Where did these 550 pounds of food go? The fresh produce was distributed to families in Plymouth at summer food distribution and meal sites, elderly meal pickup sites, and food pantries. Produce consisted of tomatoes, cucumbers, zucchini, kale, squash, lettuce, green peppers, dill, basil, and thyme. For example:
- Tomatoes (40 pounds!) were used to make sandwiches and salads for students and their families through the Plymouth Public School’s Food Service Department.
- Fresh basil was turned into pesto for 66 pickup meals through the local Council on Aging.
- Garden produce was available to families at the Hedge Elementary School summer meal pick up site where breakfasts and lunches were served!
Said one volunteer, “A lot of people who picked items from the garden shared what they would be making—like tomato sauce, salads, and Mexican dishes. The recipients of this garden program were always grateful and happy to take home some items.
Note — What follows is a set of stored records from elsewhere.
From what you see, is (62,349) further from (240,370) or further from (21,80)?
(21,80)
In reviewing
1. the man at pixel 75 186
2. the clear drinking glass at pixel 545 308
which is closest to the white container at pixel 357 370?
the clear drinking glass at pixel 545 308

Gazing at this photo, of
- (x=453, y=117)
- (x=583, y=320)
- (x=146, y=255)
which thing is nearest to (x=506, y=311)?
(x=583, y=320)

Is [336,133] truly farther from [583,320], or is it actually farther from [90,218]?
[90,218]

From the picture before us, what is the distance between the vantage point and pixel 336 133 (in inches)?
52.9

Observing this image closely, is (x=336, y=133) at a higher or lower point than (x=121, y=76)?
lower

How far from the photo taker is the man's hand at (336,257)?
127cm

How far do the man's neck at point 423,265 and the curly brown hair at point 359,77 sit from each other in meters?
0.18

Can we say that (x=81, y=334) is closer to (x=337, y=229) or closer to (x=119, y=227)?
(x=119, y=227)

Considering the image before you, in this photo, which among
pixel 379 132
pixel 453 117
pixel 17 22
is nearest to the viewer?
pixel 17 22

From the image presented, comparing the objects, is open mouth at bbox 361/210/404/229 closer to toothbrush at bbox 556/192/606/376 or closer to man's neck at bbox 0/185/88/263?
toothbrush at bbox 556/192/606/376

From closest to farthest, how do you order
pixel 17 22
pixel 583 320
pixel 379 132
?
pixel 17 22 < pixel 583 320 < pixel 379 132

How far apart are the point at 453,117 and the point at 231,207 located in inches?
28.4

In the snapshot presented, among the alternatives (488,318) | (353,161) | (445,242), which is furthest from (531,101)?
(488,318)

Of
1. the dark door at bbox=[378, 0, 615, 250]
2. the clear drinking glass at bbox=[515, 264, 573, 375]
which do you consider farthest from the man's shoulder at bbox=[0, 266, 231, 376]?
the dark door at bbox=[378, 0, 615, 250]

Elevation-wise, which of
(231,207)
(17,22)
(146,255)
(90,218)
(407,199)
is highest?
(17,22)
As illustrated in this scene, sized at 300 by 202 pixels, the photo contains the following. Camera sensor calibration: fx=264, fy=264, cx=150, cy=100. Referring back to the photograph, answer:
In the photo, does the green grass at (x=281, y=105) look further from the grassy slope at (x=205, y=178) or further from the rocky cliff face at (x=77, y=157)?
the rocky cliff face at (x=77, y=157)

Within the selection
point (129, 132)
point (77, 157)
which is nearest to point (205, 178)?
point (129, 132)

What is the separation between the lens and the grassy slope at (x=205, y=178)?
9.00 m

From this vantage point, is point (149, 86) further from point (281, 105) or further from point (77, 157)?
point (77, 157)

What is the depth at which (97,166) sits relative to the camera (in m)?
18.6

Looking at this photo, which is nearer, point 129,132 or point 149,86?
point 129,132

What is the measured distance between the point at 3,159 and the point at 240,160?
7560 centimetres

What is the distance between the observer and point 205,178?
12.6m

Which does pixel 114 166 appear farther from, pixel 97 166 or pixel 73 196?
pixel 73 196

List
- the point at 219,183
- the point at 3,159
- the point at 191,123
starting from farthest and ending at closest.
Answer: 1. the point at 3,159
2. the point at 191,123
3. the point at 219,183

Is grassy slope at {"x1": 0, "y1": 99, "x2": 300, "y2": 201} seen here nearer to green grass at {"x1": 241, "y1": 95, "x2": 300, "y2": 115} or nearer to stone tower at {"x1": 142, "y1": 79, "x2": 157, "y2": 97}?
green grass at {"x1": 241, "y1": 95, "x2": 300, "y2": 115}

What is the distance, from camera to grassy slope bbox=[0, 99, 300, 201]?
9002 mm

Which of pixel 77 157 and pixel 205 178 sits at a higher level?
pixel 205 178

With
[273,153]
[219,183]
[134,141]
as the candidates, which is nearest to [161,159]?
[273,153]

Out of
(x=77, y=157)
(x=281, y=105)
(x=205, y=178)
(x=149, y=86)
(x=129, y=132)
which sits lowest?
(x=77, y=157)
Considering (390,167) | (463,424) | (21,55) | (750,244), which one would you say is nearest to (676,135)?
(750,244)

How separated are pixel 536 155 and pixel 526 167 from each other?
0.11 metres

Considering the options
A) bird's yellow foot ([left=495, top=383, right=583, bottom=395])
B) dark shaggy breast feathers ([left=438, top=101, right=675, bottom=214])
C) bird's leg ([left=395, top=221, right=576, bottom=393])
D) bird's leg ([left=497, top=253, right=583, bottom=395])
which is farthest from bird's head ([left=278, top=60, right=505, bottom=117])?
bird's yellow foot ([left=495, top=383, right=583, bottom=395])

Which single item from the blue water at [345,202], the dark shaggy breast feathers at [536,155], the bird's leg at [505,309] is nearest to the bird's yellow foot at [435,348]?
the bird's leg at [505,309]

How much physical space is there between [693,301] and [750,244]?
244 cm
I truly enjoyed watching the garden grow and seeing how it made a difference in many family's lives.”
Families also received MyPlate shopping bags, copies of Chop-Chop family cooking magazine, healthy recipes for meal planning, and Nutrition Bites, developed by UMass Extension’s SNAP-Ed. Each issue of Nutrition Bites provided information on food access resources in Massachusetts, physical activity ideas, food safety reminders, and recipes.
Now that procedures are in place for safe food growing and distribution, the SNAP-Ed partners hope to have more of their 12 gardens in action this summer, helping to reach and support local families by making the healthy choice the easy choice.